ТЕКСТ ДЛЯ ЧТЕНИЯ
■ ■ ■ ■ ■ ■ ■
Но вернемся к отчасти уже затронутому вопросу о роли Жукова в Сталинградской победе. Ащин упорствует: «Жукова там не было». Господи, офицер, а врет, как маркитантка… Не верите, говорит? И опять ссылается на того же правдолюба Голованова-Чуева: «Жуков не имеет прямого отношения к Сталинградской битве». Да еще довесок: «как и к битве на Курской дуге и ко многим другим операциям». Видимо, включая Берлинскую.
Какое представление о реальной жизни! Да как мог не иметь отношения «ко многим операциям» член Ставки и заместитель Верховного Главнокомандующего, притом единственный! Это все равно, Ащин, что вы, будучи заместителем своей супруги, не имеете никакого отношения к рождению ваших детей.
На самом деле 26 августа 1942 года Жуков был назначен заместителем Верховного Главнокомандующего, вызван с фронта в Москву, и после обстоятельной беседы со Сталиным 29 августа прибыл в Сталинград. И что он там делал? Уже находившийся там Василевский писал: «На Г. К. Жукова было возложено общее и непосредственное руководство всеми войсками, привлекавшимися к ликвидации прорвавшегося к Волге врага и восстановлению нарушенного фронта наших войск в районе Сталинграда. Через несколько дней после прибытия Г. К. Жукова по распоряжению Ставки я вернулся для работы в Генеральном штабе» (Цит. соч., с. 216).
И дальше до середины ноября Жуков мотался – четыре часа самолетом – между Сталинградом, где как заместитель Верховного, был главным руководителем, и Ставкой, где Сталин выслушивал его доклады, советовался, где они и Василевский строили планы.
3 сентября Жуков получил на фронте телеграмму Сталина: «Положение со Сталинградом ухудшилось. Противник находится в трех верстах. Город могут взять сегодня или завтра. Потребуйте от командующих войсками, стоящих к северу и северо-западу от Сталинграда, немедленно ударить по противнику и прийти на помощь сталинградцам. Недопустимо никакое промедление… Всю авиацию бросьте на помощь Сталинграду». Жуков попросил перенести операцию на 5 сентября и сообщил: «Я сейчас же дам приказ авиации бомбить противника всеми силами».
5 сентября на рассвете началось наступление. После залпов «катюш» наши пошли в атаку. «Я следил за ней, – писал Жуков, – с наблюдательного пункта командующего 1-й гвардейской армии». «Ах, следил! – слышу я голос полководца Ащина-Мальбрука. – Вот если бы он сам бежал с винтовкой в атаку, тогда бы мы с Чуевым и Хвостовым признали, что он «участвовал», а так…»
«Поздно вечером позвонил Верховный.
– Как идут дела?
Я доложил, что весь день шло очень тяжелое сражение…
На другой день бой разгорелся с еще большим ожесточением… Кроме фронтовой, была введена в бой авиация дальнего действия под командованием генерал-лейтенанта А. Е. Голованова». Того самого, который сейчас, видимо, читал письмо Сталина или писал ему ответ, а потом с помощью Чуева оболгал уже умершего маршала.
■ ■ ■ ■ ■ ■ ■
СОБРАННЫЕ ДАННЫЕ

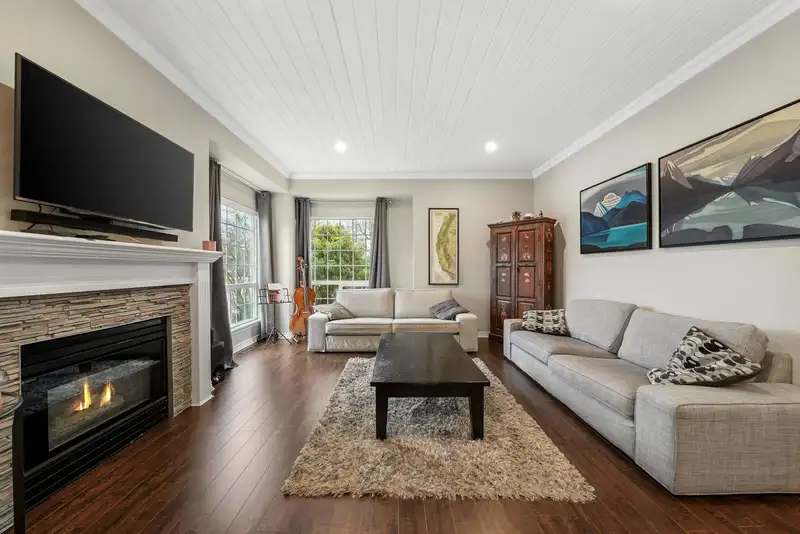 18810 65 AVENUE - photo 3 of 28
■ ■ ■ ■ ■ ■ ■
ПРОВЕРЬТЕ ПОНИМАНИЕ
(1) Когда, согласно тексту для чтения, Жуков был назначен заместителем Верховного Главнокомандующего?
(2) Сократите абзац текста для чтения, который начинается словами «На самом деле 26 августа 1942 года». Оформите его в виде списка и сохраните основные факты.
(3) Перепишите слово в слово фрагмент текста для чтения, начиная со слов «На самом деле» и продолжая вплоть до слов «соч., с. 216).».

ВАШИ ОТВЕТЫ
(1) 26 августа 1942 года.

(2)
- 26 августа 1942 года Жуков назначен заместителем Верховного Главнокомандующего и вызван с фронта в Москву.
- После обстоятельной беседы со Сталиным 29 августа он прибыл в Сталинград.
- По словам Василевского, на Жукова возложили общее и непосредственное руководство всеми войсками, которые ликвидировали прорвавшегося к Волге врага и восстанавливали фронт в районе Сталинграда.
- Через несколько дней после прибытия Жукова Василевский по распоряжению Ставки вернулся к работе в Генеральном штабе.

(3)
На самом деле 26 августа 1942 года Жуков был назначен заместителем Верховного Главнокомандующего, вызван с фронта в Москву, и после обстоятельной беседы со Сталиным 29 августа прибыл в Сталинград. И что он там делал? Уже находившийся там Василевский писал: «На Г. К. Жукова было возложено общее и непосредственное руководство всеми войсками, привлекавшимися к ликвидации прорвавшегося к Волге врага и восстановлению нарушенного фронта наших войск в районе Сталинграда. Через несколько дней после прибытия Г. К. Жукова по распоряжению Ставки я вернулся для работы в Генеральном штабе» (Цит. соч., с. 216).